Start Data provided
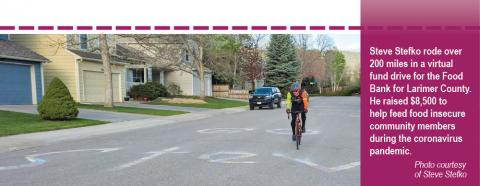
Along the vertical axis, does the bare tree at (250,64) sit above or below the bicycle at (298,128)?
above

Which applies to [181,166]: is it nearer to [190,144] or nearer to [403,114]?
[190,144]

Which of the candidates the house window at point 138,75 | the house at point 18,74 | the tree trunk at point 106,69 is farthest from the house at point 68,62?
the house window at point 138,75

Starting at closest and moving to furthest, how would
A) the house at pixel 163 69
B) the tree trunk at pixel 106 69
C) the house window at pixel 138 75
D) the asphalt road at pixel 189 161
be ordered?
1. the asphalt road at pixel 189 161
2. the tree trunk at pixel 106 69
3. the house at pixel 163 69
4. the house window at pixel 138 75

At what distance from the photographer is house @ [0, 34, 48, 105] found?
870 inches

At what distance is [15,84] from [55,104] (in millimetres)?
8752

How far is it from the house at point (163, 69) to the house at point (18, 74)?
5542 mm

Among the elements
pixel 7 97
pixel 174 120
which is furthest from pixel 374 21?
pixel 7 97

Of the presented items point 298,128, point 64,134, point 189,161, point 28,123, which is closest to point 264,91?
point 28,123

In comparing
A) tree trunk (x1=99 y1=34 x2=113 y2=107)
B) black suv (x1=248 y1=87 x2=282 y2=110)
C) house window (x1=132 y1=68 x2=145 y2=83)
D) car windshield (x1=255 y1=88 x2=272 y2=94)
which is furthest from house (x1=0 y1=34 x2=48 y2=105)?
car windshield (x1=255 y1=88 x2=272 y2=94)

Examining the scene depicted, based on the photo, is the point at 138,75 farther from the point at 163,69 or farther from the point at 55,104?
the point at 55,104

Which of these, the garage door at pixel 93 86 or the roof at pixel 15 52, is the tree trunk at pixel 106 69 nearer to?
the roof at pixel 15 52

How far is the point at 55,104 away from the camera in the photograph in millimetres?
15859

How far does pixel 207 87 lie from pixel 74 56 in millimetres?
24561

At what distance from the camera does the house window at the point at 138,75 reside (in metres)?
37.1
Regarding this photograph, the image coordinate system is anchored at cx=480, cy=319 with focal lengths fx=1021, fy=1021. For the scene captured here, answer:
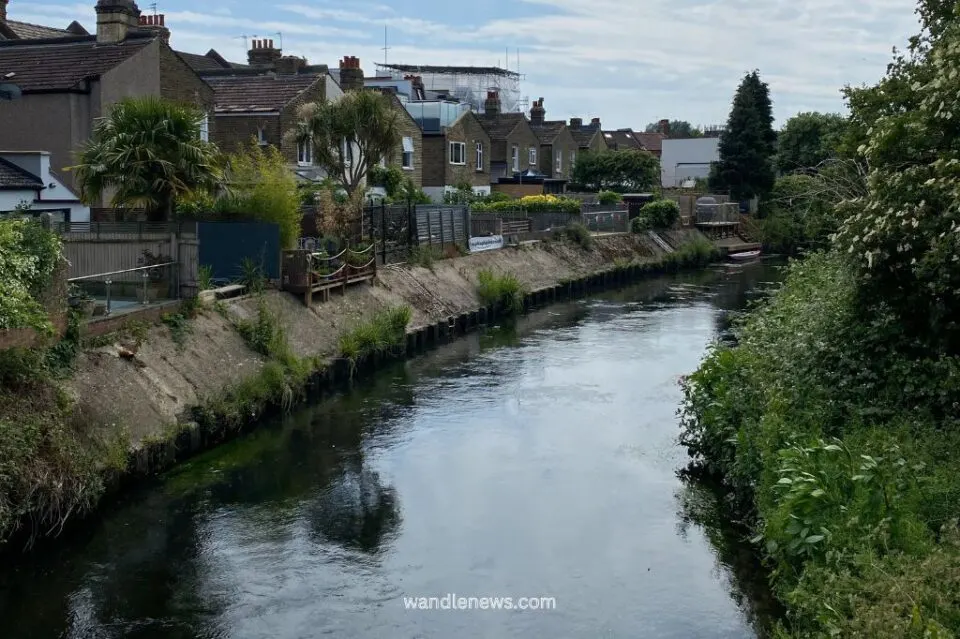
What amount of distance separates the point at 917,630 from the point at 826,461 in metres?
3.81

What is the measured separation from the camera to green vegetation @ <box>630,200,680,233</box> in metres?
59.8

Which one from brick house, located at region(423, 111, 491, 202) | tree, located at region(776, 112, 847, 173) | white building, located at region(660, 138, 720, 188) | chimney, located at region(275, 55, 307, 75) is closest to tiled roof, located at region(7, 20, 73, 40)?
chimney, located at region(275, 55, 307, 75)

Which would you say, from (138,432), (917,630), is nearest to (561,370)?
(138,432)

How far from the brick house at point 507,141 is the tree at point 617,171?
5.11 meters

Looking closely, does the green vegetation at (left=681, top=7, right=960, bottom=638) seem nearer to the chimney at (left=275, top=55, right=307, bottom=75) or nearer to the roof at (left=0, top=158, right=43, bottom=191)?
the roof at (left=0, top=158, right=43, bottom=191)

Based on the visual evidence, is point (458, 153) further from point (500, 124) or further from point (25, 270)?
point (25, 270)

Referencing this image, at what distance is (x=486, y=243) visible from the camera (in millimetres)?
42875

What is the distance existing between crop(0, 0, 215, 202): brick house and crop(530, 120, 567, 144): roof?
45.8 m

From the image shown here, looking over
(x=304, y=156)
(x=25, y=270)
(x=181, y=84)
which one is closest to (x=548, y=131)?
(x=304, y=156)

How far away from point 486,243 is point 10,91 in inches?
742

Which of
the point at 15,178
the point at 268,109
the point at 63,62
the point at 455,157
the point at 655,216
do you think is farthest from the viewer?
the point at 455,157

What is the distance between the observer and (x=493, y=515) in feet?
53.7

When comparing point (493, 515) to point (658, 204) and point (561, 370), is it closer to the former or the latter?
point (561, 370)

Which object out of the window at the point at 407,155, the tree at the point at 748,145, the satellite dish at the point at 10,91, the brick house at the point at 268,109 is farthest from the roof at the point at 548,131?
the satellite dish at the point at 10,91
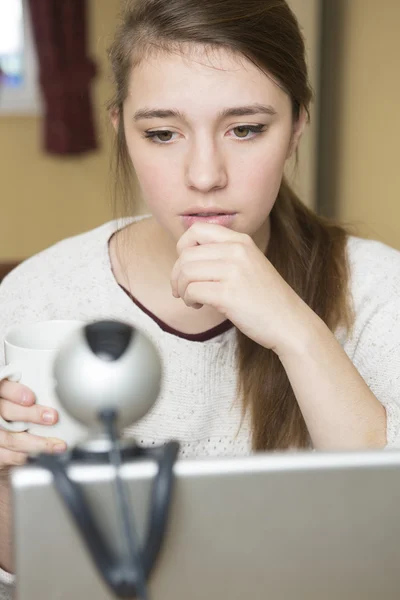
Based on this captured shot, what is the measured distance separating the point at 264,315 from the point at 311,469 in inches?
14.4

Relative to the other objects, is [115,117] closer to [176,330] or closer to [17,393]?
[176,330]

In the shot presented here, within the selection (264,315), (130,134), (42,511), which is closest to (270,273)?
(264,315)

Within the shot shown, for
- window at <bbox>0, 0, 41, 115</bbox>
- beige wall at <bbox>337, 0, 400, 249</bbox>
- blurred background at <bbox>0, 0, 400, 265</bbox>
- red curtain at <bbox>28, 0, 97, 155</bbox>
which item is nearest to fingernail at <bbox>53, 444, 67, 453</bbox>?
End Data provided
Problem details:
Put every line of the records above into a numbered list, leaving out the blank lines. Omit the pictures from your answer.

Complete answer:
1. Along the vertical axis, does the bare tree at (250,64) sit above or below the bicycle at (298,128)?
2. above
3. Which applies to [181,166]: is it nearer to [190,144] or nearer to [403,114]?
4. [190,144]
5. Which of the candidates the house window at point 138,75 | the house at point 18,74 | the tree trunk at point 106,69 is farthest from the house at point 68,62?
6. the house window at point 138,75
7. Starting at closest and moving to furthest, how would
8. A) the house at pixel 163 69
9. B) the tree trunk at pixel 106 69
10. C) the house window at pixel 138 75
11. D) the asphalt road at pixel 189 161
12. be ordered?
13. 1. the asphalt road at pixel 189 161
14. 2. the tree trunk at pixel 106 69
15. 3. the house at pixel 163 69
16. 4. the house window at pixel 138 75
17. At what distance from the photographer is house @ [0, 34, 48, 105] found?
18. 870 inches
19. At what distance is [15,84] from [55,104] (in millimetres)?
20. 8752
21. How far is it from the house at point (163, 69) to the house at point (18, 74)?
22. 5542 mm
23. Among the elements
24. pixel 7 97
25. pixel 174 120
26. which is furthest from pixel 374 21?
27. pixel 7 97
28. Of the presented items point 298,128, point 64,134, point 189,161, point 28,123, which is closest to point 264,91?
29. point 28,123
30. In comparing
31. A) tree trunk (x1=99 y1=34 x2=113 y2=107)
32. B) black suv (x1=248 y1=87 x2=282 y2=110)
33. C) house window (x1=132 y1=68 x2=145 y2=83)
34. D) car windshield (x1=255 y1=88 x2=272 y2=94)
35. which is furthest from house (x1=0 y1=34 x2=48 y2=105)?
36. car windshield (x1=255 y1=88 x2=272 y2=94)
37. Examining the scene depicted, based on the photo, is the point at 138,75 farther from the point at 163,69 or farther from the point at 55,104?
38. the point at 55,104
39. Which of these, the garage door at pixel 93 86 or the roof at pixel 15 52, is the tree trunk at pixel 106 69 nearer to?
40. the roof at pixel 15 52
41. How far is the point at 55,104 away from the camera in the photograph in millimetres?
42. 15859
43. How far does pixel 207 87 lie from pixel 74 56 in millimetres?
44. 24561
45. At what distance from the camera does the house window at the point at 138,75 reside (in metres)?
46. 37.1
47. Regarding this photograph, the image coordinate system is anchored at cx=480, cy=319 with focal lengths fx=1021, fy=1021. For the scene captured here, answer:
48. What amount of distance separates the point at 917,630 from the point at 826,461 in metres?
49. 3.81
50. What is the measured separation from the camera to green vegetation @ <box>630,200,680,233</box> in metres?
51. 59.8
52. Which one from brick house, located at region(423, 111, 491, 202) | tree, located at region(776, 112, 847, 173) | white building, located at region(660, 138, 720, 188) | chimney, located at region(275, 55, 307, 75) is closest to tiled roof, located at region(7, 20, 73, 40)?
53. chimney, located at region(275, 55, 307, 75)
54. Which would you say, from (138,432), (917,630), is nearest to (561,370)?
55. (138,432)
56. How far from the brick house at point 507,141 is the tree at point 617,171?
57. 5.11 meters
58. Looking closely, does the green vegetation at (left=681, top=7, right=960, bottom=638) seem nearer to the chimney at (left=275, top=55, right=307, bottom=75) or nearer to the roof at (left=0, top=158, right=43, bottom=191)?
59. the roof at (left=0, top=158, right=43, bottom=191)
60. Based on the visual evidence, is point (458, 153) further from point (500, 124) or further from point (25, 270)?
61. point (25, 270)
62. Referencing this image, at what distance is (x=486, y=243) visible from the camera (in millimetres)?
63. 42875
64. What is the distance existing between crop(0, 0, 215, 202): brick house and crop(530, 120, 567, 144): roof?
65. 45.8 m
66. From the image shown here, looking over
67. (x=304, y=156)
68. (x=25, y=270)
69. (x=181, y=84)
70. which one is closest to (x=548, y=131)?
71. (x=304, y=156)
72. How far away from point 486,243 is point 10,91 in inches?
73. 742
74. Which of
75. the point at 15,178
76. the point at 268,109
77. the point at 63,62
78. the point at 455,157
79. the point at 655,216
80. do you think is farthest from the viewer?
81. the point at 455,157
82. What is the distance between the observer and (x=493, y=515) in feet?
83. 53.7
84. When comparing point (493, 515) to point (658, 204) and point (561, 370), is it closer to the former or the latter?
85. point (561, 370)
86. Which object out of the window at the point at 407,155, the tree at the point at 748,145, the satellite dish at the point at 10,91, the brick house at the point at 268,109 is farthest from the roof at the point at 548,131?
87. the satellite dish at the point at 10,91
88. Based on this captured shot, what is the measured distance separating the point at 264,315 from the point at 311,469 in inches?
89. 14.4
90. Relative to the other objects, is [115,117] closer to [176,330] or closer to [17,393]?
91. [176,330]
92. In the shot presented here, within the selection (264,315), (130,134), (42,511), which is closest to (270,273)?
93. (264,315)
94. Within the shot shown, for
95. - window at <bbox>0, 0, 41, 115</bbox>
96. - beige wall at <bbox>337, 0, 400, 249</bbox>
97. - blurred background at <bbox>0, 0, 400, 265</bbox>
98. - red curtain at <bbox>28, 0, 97, 155</bbox>
99. which item is nearest to fingernail at <bbox>53, 444, 67, 453</bbox>?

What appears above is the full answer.